**EXERCISE INSTRUCTIONS:** Transcribe each record exactly; skip any picture.

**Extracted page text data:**
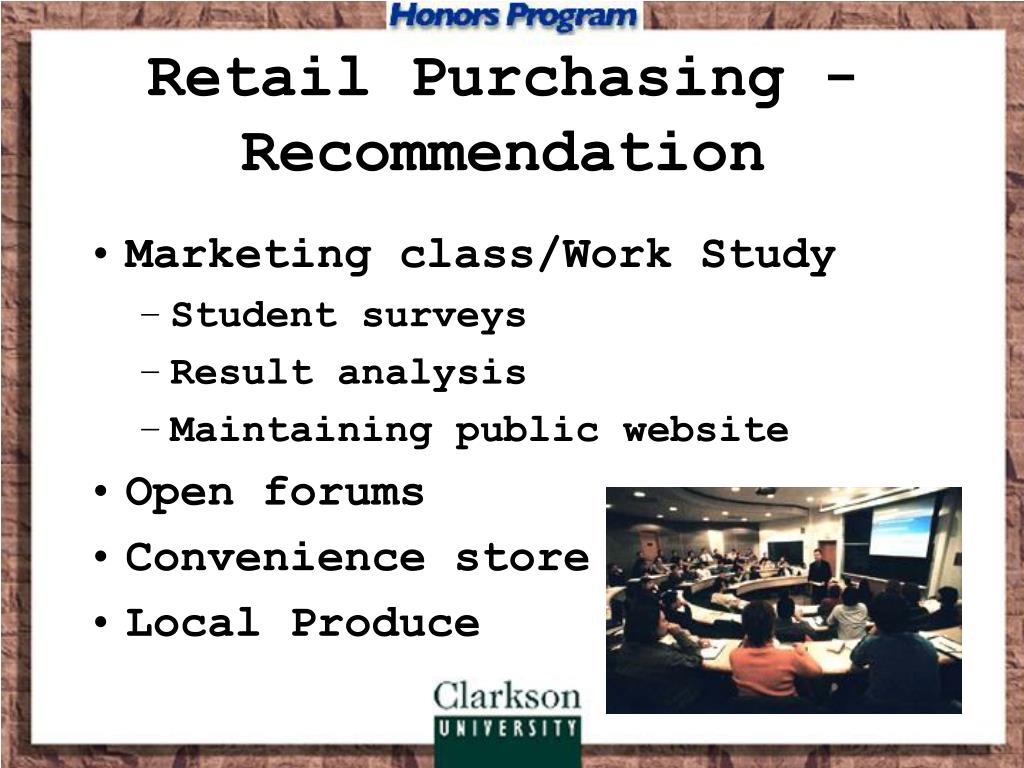 Honors Program

Retail Purchasing - Recommendation

• Marketing class/Work Study
 – Student surveys
 – Result analysis
 – Maintaining public website
• Open forums
• Convenience store
• Local Produce

Clarkson
UNIVERSITY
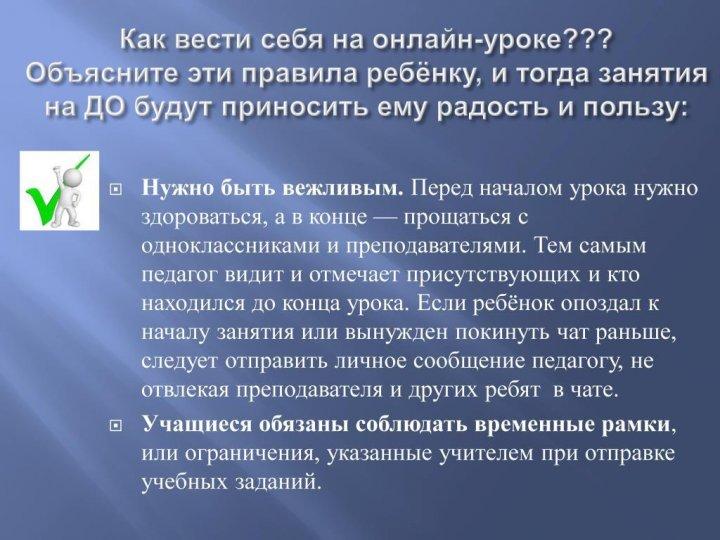 Как вести себя на онлайн-уроке??? Объясните эти правила ребёнку, и тогда занятия на ДО будут приносить ему радость и пользу:

Нужно быть вежливым. Перед началом урока нужно здороваться, а в конце — прощаться с одноклассниками и преподавателями. Тем самым педагог видит и отмечает присутствующих и кто находился до конца урока. Если ребёнок опоздал к началу занятия или вынужден покинуть чат раньше, следует отправить личное сообщение педагогу, не отвлекая преподавателя и других ребят в чате.

Учащиеся обязаны соблюдать временные рамки, или ограничения, указанные учителем при отправке учебных заданий.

**ANSWER TO THIS TASK:**
 Honors Program

Retail Purchasing - Recommendation

• Marketing class/Work Study
 – Student surveys
 – Result analysis
 – Maintaining public website
• Open forums
• Convenience store
• Local Produce

Clarkson
UNIVERSITY
 Как вести себя на онлайн-уроке??? Объясните эти правила ребёнку, и тогда занятия на ДО будут приносить ему радость и пользу:

Нужно быть вежливым. Перед началом урока нужно здороваться, а в конце — прощаться с одноклассниками и преподавателями. Тем самым педагог видит и отмечает присутствующих и кто находился до конца урока. Если ребёнок опоздал к началу занятия или вынужден покинуть чат раньше, следует отправить личное сообщение педагогу, не отвлекая преподавателя и других ребят в чате.

Учащиеся обязаны соблюдать временные рамки, или ограничения, указанные учителем при отправке учебных заданий.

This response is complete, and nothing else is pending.